[BioC] Adding annotations to GSE datasets
Sean Davis
sdavis2 at mail.nih.gov
Thu May 8 16:15:12 CEST 2014
On Thu, May 8, 2014 at 8:21 AM, Marcelo Pereira <marcelops at gmail.com> wrote:
> That is all because I am interested in the expression values for some pairs
> of genes.
>
> If I had something like this:
>
> GSM278765 GSM278766 GSM278767 ...
> A1BG 5.459950 5.548725 5.477436 ...
> NAT2 6.728919 6.329578 6.570104 ...
> ADA 6.861095 7.005730 7.235361 ...
> CDH2 9.660035 9.189507 9.740223 ...
> ... 5.644313 5.898675 5.475838 ...
> ... 7.838040 7.564335 8.397569 ...
>
> Then I could extract lines for the genes of interest (for example, 'A1BG'
> and 'ADA'), and then plot scatterplots, compute correlation coefficients,
> etc...
Something like this might work:
plot(exprs(gset[[1]])[fData(gset[[1]])$Gene=='A1BG',])
Sean
> The name of the genes for each line is the only detail that is not present
> in my dataset.
>
> What am I missing here?
>
> Thanks,
> Marcelo
>
>
>
> On Thu, May 8, 2014 at 7:42 AM, Marcelo Pereira <marcelops at gmail.com> wrote:
>>
>> Hello Sean,
>>
>> Thanks for your replies.
>>
>> I used to download all the CEL files, and then load, normalize and
>> generate the ExpressionSet output. All manually, and it was working fine!
>>
>> Then I found out about doing it automatically using the GEOquery library.

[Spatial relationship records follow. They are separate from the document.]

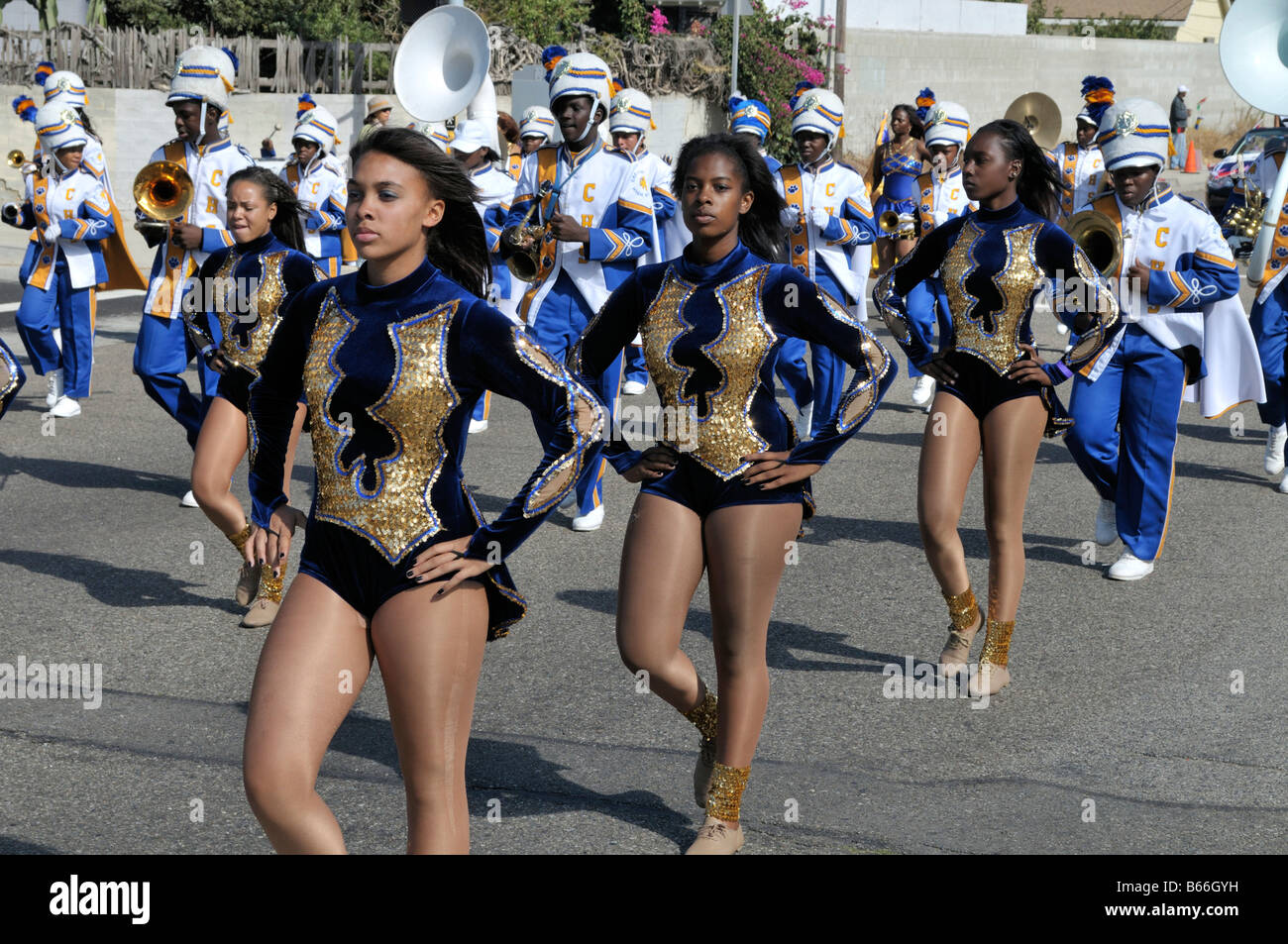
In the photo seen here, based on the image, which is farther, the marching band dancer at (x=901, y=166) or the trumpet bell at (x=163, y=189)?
the marching band dancer at (x=901, y=166)

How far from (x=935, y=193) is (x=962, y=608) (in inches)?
313

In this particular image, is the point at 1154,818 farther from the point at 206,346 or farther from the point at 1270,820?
the point at 206,346

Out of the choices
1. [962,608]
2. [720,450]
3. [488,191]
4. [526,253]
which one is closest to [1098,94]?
[488,191]

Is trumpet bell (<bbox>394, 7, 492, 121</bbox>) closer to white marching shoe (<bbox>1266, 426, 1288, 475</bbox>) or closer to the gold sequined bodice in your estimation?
white marching shoe (<bbox>1266, 426, 1288, 475</bbox>)

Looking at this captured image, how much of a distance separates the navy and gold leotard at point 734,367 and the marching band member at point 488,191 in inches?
261

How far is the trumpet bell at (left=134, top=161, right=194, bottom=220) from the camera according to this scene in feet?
28.5

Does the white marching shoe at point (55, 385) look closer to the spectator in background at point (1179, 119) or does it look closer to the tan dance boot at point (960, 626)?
the tan dance boot at point (960, 626)

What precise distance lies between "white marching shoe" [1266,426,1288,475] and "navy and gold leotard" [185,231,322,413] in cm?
630

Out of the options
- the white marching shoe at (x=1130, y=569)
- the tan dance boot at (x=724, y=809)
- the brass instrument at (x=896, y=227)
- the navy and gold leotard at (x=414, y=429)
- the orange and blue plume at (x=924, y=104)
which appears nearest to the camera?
the navy and gold leotard at (x=414, y=429)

>> And this is what have been taking my hours lately.
>>
>> The output of exprs(gset[[1]]) is the initial point where I got stuck
>> after a few minutes using the GEOquery library, because I have the
>> expression, but not the gene's names.
>>
>> GSM278765 GSM278766 GSM278767 ...
>> 1 5.459950 5.548725 5.477436 ...
>> 10 6.728919 6.329578 6.570104 ...
>> 100 6.861095 7.005730 7.235361 ...
>> 1000 9.660035 9.189507 9.740223 ...
>> 10000 5.644313 5.898675 5.475838 ...
>> 10001 7.838040 7.564335 8.397569 ...
>>
>> After that, I tried to manipulate the output in order to translate 1, 10,
>> 100, 1000, to the actual names of the genes. And my last resource was to
>> ask here at the forum.
>>
>> It is looking good already. I only need to have an extra column, with the
>> names of the genes.
>>
>> Thanks,
>> Marcelo
>>
>>
>> On Thu, May 8, 2014 at 7:14 AM, Sean Davis <sdavis2 at mail.nih.gov> wrote:
>>>
>>> On Thu, May 8, 2014 at 6:58 AM, Marcelo Pereira <marcelops at gmail.com>
>>> wrote:
>>> > Hi Sean,
>>> >
>>> > Thanks for your answer!
>>> >
>>> > That is great already.
>>> >
>>> > I can see the gene's names now:
>>> >
>>> >> library(GEOquery)
>>> >> gset <- getGEO("GSE11024", GSEMatrix=TRUE, AnnotGPL=TRUE)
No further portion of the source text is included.